The reader should set down exactly the lines from the one containing "Practice-and-business" through the last line of the material, omitting every picture.

*** Opening of DATASET EXTRACT ***

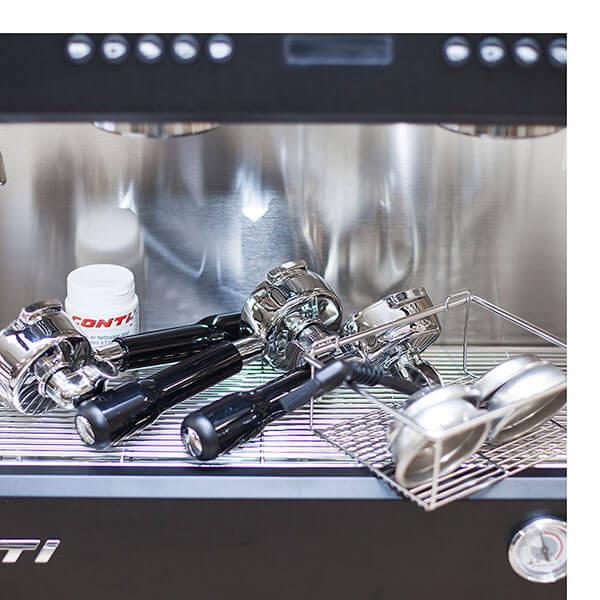 Кофемашина Conti CС200 С Дисплеем 2 Группы Черный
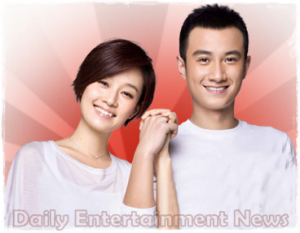 PHOTOS: Mа Yili- Chinese actor Wen Zhangs Wife (Bio, Wiki)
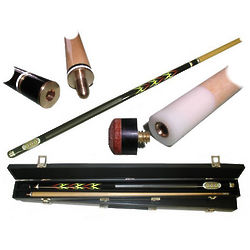 Blazing Black Pool Cue with Flames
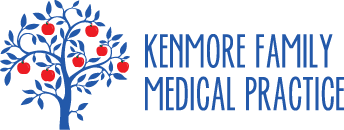 Kenmore Family Medical Practice Logo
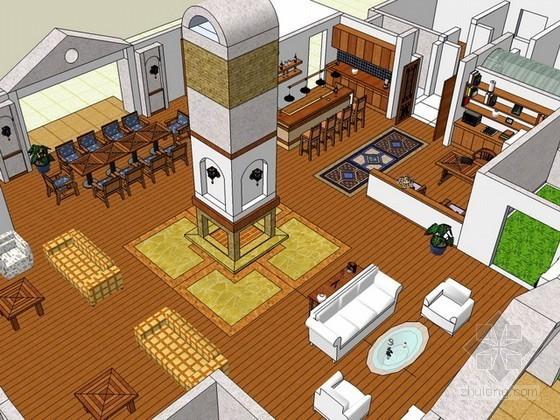 美式别墅室内场景sketchup模型下载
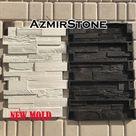 Mold for tile, Rubber mold, Rubber molds for bricks, DIY mold, Concrete brick molds, 3D silicone form, Silicone mold gypsum concrete, R006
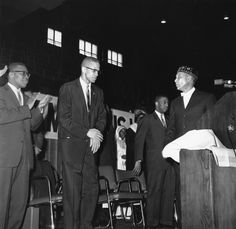 In jail, Malcolm became a member of the Nation of Islam – a comparatively new religious movement that taught black self- Us History, History Facts, Black History, Malcolm X, African History, African American History, Elijah Muhammad, Civil Rights Leaders, My People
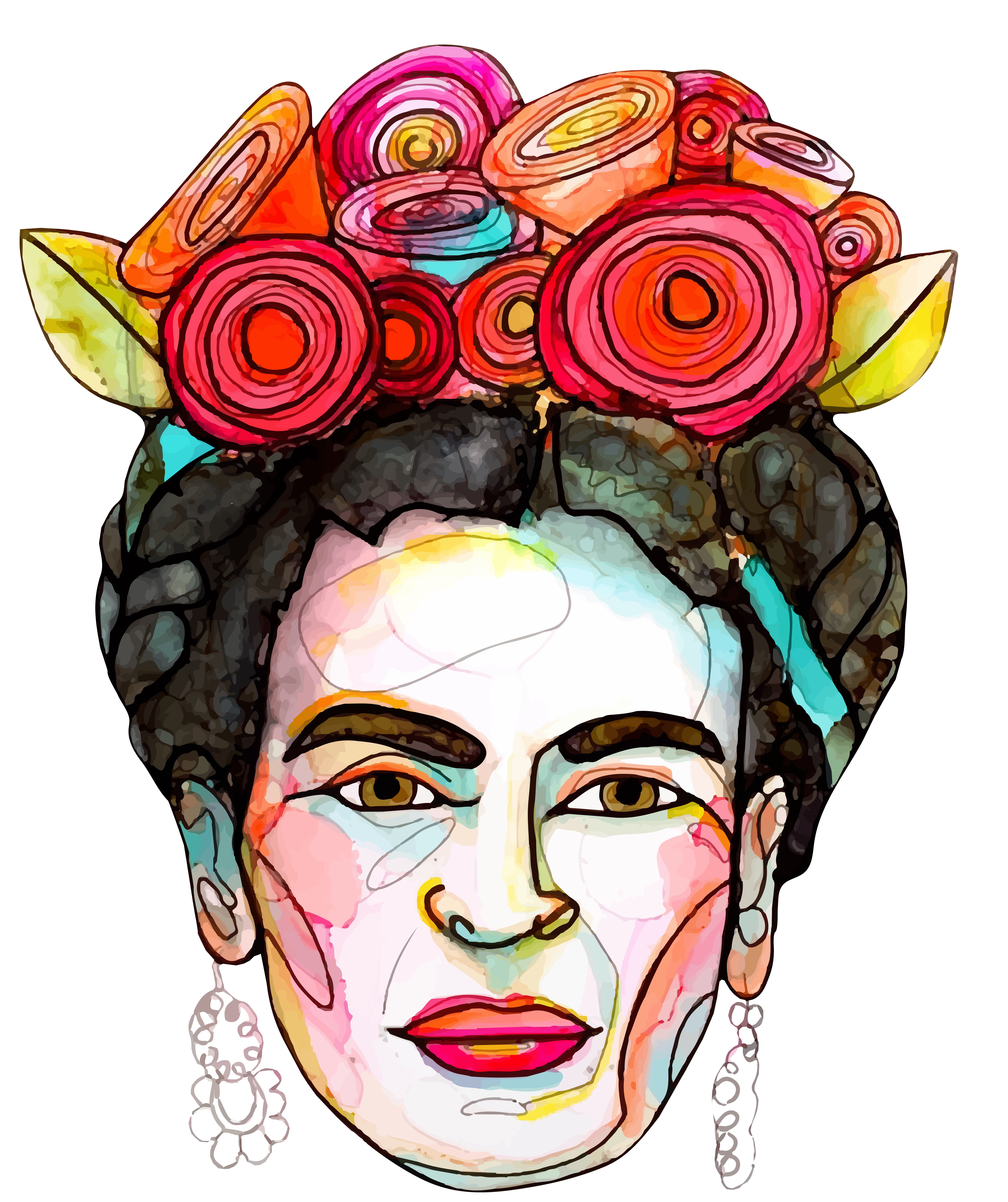 Frida Kahlo Art in 2020   Art, Frida kahlo art, Frida kahlo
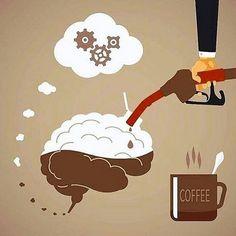 """""""@Regrann from @neurogram40 -  Métele Cerebro al Marketing ............. ☕️ Una vez más surgen nuevos y llamativos estudios que realzan las bondades de esta bebida: el café. Un último estudio norteamericano publicado por la revista Neurology afirma que el café presenta múltiples beneficios para el cerebro humano gracias a que mejora el flujo sanguíneo. En el estudio comentado se citan diversos beneficios del café como que es un excelente estimulante de la memoria y ayuda a prevenir…"""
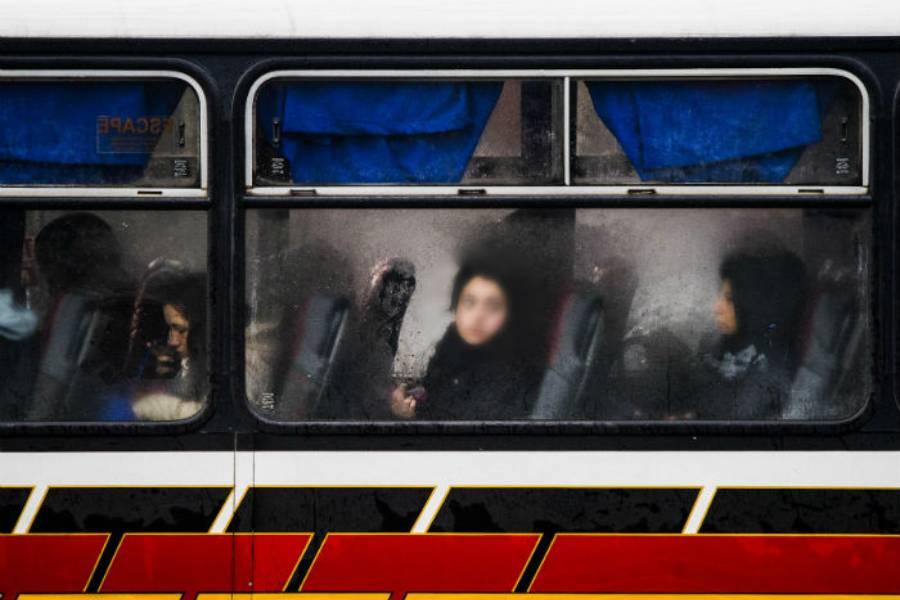 IMPACTO! Acusado de abuso sexual fue grabado por víctima al interior de bus interprovincial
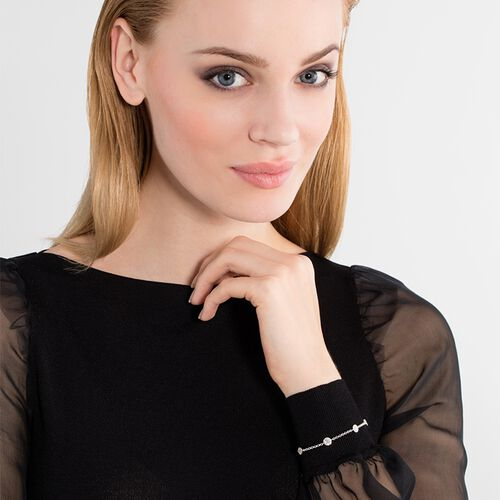 """bracelet """"Sparkling Circles"""" from the Glam & Soul collection in the THOMAS SABO online store"""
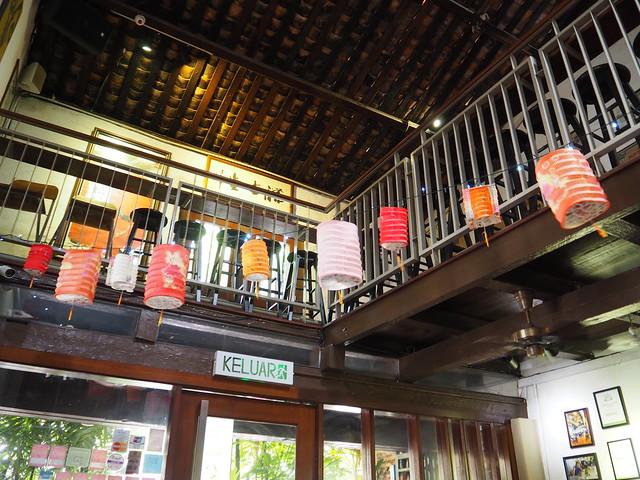 PA145063 ジオグラフィーカフェ(Geographer Cafe) malaysia マレーシア マラッカ melaka マラッカカフェ ひめごと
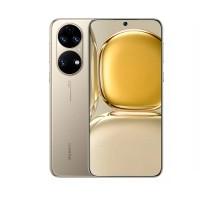 گوشی Huawei P50 دو سیم کارت با ظرفیت 128 گیگابایت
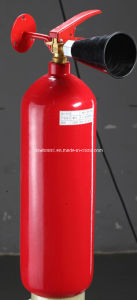CO2 2kg Fire Extinguisher, CO2 2kg Fire Extinguisher with Hook pictures & photos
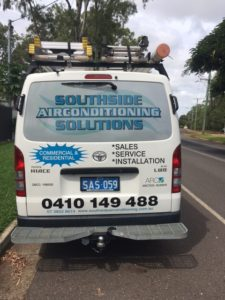 air conditioning - air conditioning installer brisbane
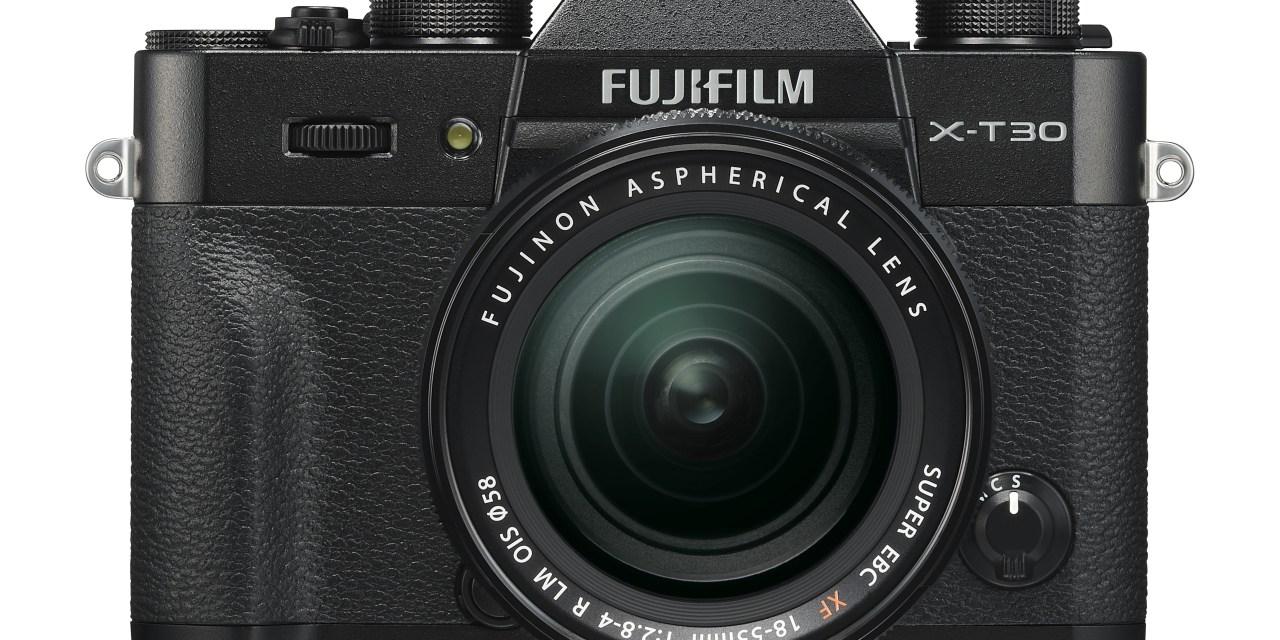 Fujifilm X-T30: Günstigere 4K-Kamera vorgestellt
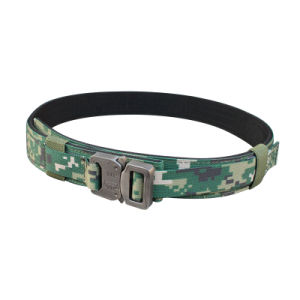 Wolf Slaves 1.5 Inch Shooting Tactical Gear Shooting Belt pictures & photos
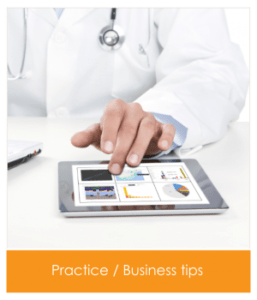 Practice-and-business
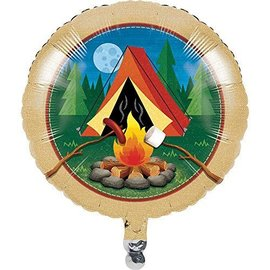 Foil Balloon-Camp Out-18''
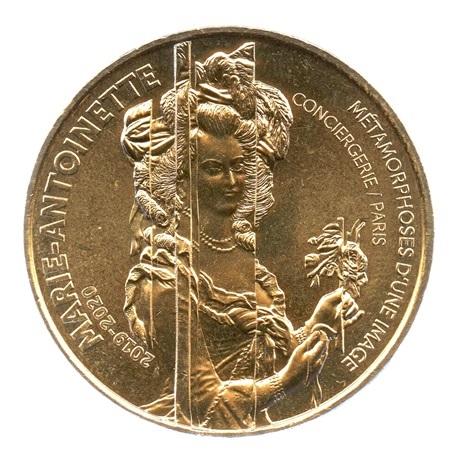 (FMED.Méd.souv.2019.CuAlNi.1.2.spl.000000001) Jeton souvenir - Marie-Antoinette Avers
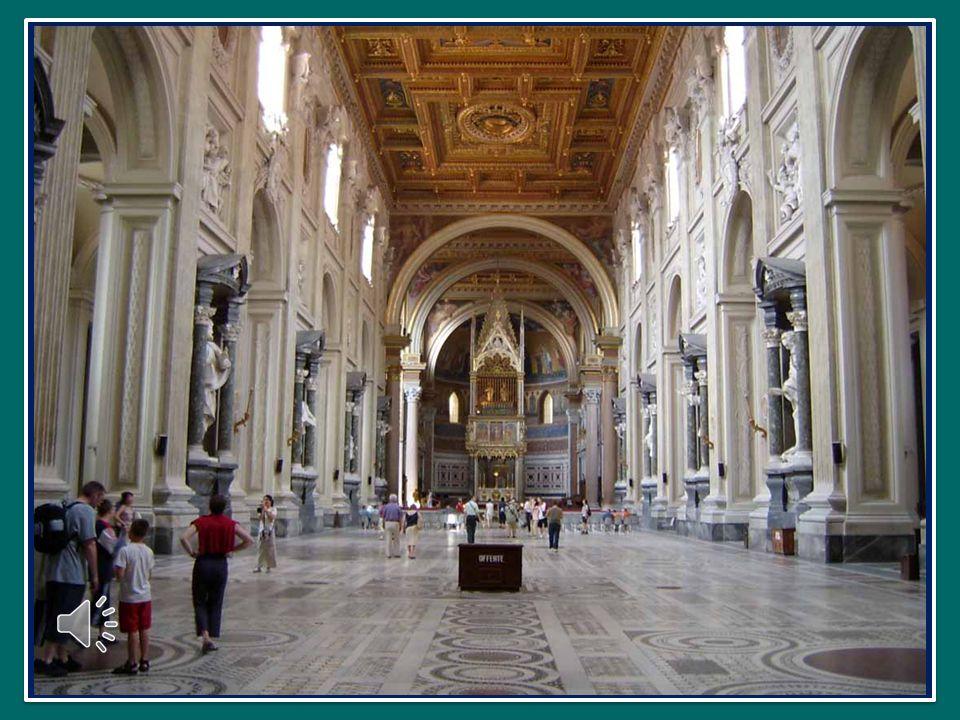 Invochiamo l intercessione di Maria Santissima, affinché ci aiuti a diventare, come lei, casa di Dio , tempio vivo del suo amore.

*** Close of DATASET EXTRACT ***

● **OUTPUT OF THE EXERCISE**:
 Practice-and-business
 Foil Balloon-Camp Out-18''
 (FMED.Méd.souv.2019.CuAlNi.1.2.spl.000000001) Jeton souvenir - Marie-Antoinette Avers
 Invochiamo l intercessione di Maria Santissima, affinché ci aiuti a diventare, come lei, casa di Dio , tempio vivo del suo amore.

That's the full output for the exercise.